It has been said that African nations are also instrumental to the realisation of the United States denuclearization policy towards the Democratic Republic of North Korea (DPRK), when governments support the implementation of United Nations (UN) sanctions imposed on the country.
Over the years, DPRK) has undertaken a broad range of activities which drew international condemnation in the form of sanctions, major ones among them being the development of nuclear weapons and ballistic missiles.
However, engaging some African journalists currently on tour of the United States and South Korea on the US foreign policy towards the North Korea, in a discussion in New York, on Friday, the US officials are of the view that it is of everyone’s interest to discourage the proliferation of nuclear weapons, which is the situation in DPRK, and African allies of DPRK can make this a reality by cutting economic ties with the country.
In the last couple of years, the World powers have pursued economic and financial sanctions on North Korea to pressure it to denuclearize, while these governments have also deployed sanctions to punish the regime for cyberattacks, money laundering, and human rights violations.
But it has been discovered, according to officials that DPRK has devised a means of evading sanctions by engaging in illicit transactions with some of its allies in Africa and other regions of the world, so it can raise funds to further boost its nuclear investment which threatens at the Korean Peninsular and the world at large.
It was said in the past, African nations are not so affected with the UN sanctions in terms of encouraging enforcements, but with the recent sanction which states that all DPRK nationals working in other countries earning money are to be sent back to their country before December 2019, is one of the areas where the cooperation of African nations and other affected nations is needed.
Information has it that there are countries who still have ties with DPRK and are still helping it evade sanctions in form of exchange of goods already sanctioned by the UN.
There are deals already going on, such as transborder oil trade, there are also oil vessels on the sea coming from different countries of the world that are exchanged for DPRK vessels in oil trade on shore, which is an illegal trade currently being transacted with the country, hence, encouraging it to evade UN sanctions.

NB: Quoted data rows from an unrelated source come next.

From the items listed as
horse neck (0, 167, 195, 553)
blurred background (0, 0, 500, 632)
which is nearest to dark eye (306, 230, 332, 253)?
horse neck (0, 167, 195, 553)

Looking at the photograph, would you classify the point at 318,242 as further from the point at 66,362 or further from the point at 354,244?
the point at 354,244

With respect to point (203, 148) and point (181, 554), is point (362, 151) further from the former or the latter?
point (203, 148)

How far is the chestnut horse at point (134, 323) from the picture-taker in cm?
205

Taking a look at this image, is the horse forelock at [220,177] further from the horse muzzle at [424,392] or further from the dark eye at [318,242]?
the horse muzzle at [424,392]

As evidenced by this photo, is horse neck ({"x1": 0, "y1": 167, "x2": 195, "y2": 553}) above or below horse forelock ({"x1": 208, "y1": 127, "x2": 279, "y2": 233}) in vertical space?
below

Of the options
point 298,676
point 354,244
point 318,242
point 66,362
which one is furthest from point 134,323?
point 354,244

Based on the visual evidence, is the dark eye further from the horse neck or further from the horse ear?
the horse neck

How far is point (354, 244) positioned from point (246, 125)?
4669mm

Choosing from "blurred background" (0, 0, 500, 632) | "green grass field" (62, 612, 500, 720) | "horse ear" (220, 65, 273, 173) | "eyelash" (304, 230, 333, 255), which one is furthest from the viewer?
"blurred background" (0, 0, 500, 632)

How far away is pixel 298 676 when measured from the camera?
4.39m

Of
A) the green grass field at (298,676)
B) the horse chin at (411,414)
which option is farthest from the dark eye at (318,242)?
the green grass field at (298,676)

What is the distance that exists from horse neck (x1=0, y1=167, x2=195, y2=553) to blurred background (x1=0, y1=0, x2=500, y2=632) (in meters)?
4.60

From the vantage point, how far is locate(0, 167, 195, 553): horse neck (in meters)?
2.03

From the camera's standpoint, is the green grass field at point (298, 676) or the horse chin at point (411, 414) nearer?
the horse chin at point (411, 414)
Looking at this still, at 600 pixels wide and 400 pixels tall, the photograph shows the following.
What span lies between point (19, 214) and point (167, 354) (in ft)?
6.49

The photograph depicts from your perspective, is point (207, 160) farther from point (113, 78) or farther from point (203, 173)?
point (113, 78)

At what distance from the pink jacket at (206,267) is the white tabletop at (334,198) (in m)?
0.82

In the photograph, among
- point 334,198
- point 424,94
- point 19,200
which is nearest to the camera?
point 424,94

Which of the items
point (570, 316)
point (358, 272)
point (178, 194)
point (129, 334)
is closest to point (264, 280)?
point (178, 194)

Africa is not the problem, but there are certain governments and individuals who still engage in arms trade deals with DPRK, likewise other illicit releases which ultimately threaten the world peace with the nuclear faculty being built by a defiant DPRK authority.
North Korea’s leadership, under successive Kims, considers nuclear weapons the sole means to guarantee its survival, but this has since been condemned by the UN, the reason for the sanctions.
Why the acquisition of nuclear facilities become illegal for DPRK, is because, the country ratified the Nuclear Nonproliferation Treaty in 1985 but withdrew in 2003, consequent upon a reason he teemed “US aggression.”
Subsequently, DPRK carried out its first nuclear test three years later. “For Kim Jong-un, nuclear weapons are a ‘treasured sword’ and a silver bullet capable of keeping domestic and international enemies at bay,” writes CFR’s Scott A. Snyder in Forbes.
But experts have said that the effectiveness the sanctions has been undermined by the failure of some countries to enforce them, while it is also believed that these measures have exacted a heavy toll on the North Korean economy,
The reason for sanctions was given as that several rounds of bilateral and multilateral negotiations on denuclearization dating back to the 1990s have failed.
However, after the June 2018 meeting in Singapore between US President Donald Trump and North Korean leader Kim Jong-un, a historical first summit between sitting US president and North Korean leaders, the US suspended a series of high-profile military exercises with South Korea, but the declaration signed with North Korea has been seen as not producing tangible steps for denuclearization.